Sex differences in PA and SB in youth during weekend days have been little explored in the literature. A study in Canadian adolescents showed that sex differences in SB time were attenuated on weekend days12 Another study in Finnish adolescents observed more time in SB among boys than among girls during weekend days13 Our study showed similar findings and extended them by using FDA of the full spectrum of activity intensity distribution (from 0 to the highest count/15s), which revealed that the attenuated sex differences on weekends we observed in children was due to boys spending more time in zero-count SB, particularly during the afternoon-evening. Considering the wear-site of the accelerometer and the timing of these sex differences in zero-count SB, a possible explanation is that time at this intensity reflects sedentary seated activities that boys engage in more than girls, such as playing computer or video games — an activity more frequently reported by boys39,40 This is consistent with findings from the recent BFCS report, which showed that more boys exceed the recommended daily screen time in both children and adolescents41 Further research including contextual information is needed to better understand sex differences across the full spectrum of activity intensity distribution. Moreover, future studies should investigate the impact of time spent at this specific intensity on health.

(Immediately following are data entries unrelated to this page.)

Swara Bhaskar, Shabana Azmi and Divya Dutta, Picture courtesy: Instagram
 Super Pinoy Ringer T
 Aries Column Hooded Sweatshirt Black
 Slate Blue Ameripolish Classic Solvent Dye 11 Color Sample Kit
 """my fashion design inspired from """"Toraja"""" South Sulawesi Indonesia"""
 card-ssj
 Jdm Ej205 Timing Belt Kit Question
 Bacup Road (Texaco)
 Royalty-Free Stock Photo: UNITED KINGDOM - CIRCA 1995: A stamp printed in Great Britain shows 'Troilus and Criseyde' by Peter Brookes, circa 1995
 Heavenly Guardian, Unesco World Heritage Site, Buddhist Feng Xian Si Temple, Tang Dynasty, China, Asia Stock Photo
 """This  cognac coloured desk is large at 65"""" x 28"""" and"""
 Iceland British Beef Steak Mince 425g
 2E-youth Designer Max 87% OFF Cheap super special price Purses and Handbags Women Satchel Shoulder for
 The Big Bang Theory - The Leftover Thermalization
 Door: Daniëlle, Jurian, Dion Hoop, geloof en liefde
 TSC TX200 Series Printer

The main strengths of the present study include its relatively large sample of participants from Norway and Belgium, spanning a wide age range, the objective measure of PA, and use of an FDA approach. Our study also has some limitations. First, despite the relatively large sample size, it only includes youth from Norway and Belgium, limiting the generalizability of our findings to other populations. Yet, sensitivity analyses showed consistency across the studies, which indicate that patterns could be relevant to other European countries. Second, hip-worn count-based activity monitors have limitations capturing certain activities (e.g., cycling, resistance training, …) and differentiating waking from sleep states during daytime, which may result in measurement error particularly for SB time (naps being likely to be classified as SB). However, we do not expect these limitations to affect boys and girls differently. Third, the lack of detailed information regarding school schedules, such as timing and frequency of physical education classes, breaks or lunch, prevent us from investigating physical activity levels in specific school time activities. Fourth, accelerometers do not provide qualitative information on the type and context of PA, which could be valuable to understand differences in activity intensity between boys and girls. Thus, research using other methodological approaches is needed to better understand PA preferences and develop and evaluate targeted PA interventions.

Conclusion

Our findings suggest that sex differences in activity patterns vary across the day and between weekdays and weekend days. Girls had lower PA levels and higher SB levels than boys, particularly during school time on weekdays in all age groups, with the most pronounced differences in children aged 6–10 years. Analysis of the full spectrum of activity intensity distribution showed that boys were more likely than girls to engage in zero-count SB on weekend days, a specific behaviour that has not been studied previously and thus deserves further investigation. These findings have important implications for youth PA interventions, suggesting that successful programs should be tailored by type of day and considering school time as a potential period to promote equal opportunities for PA for boys and girls.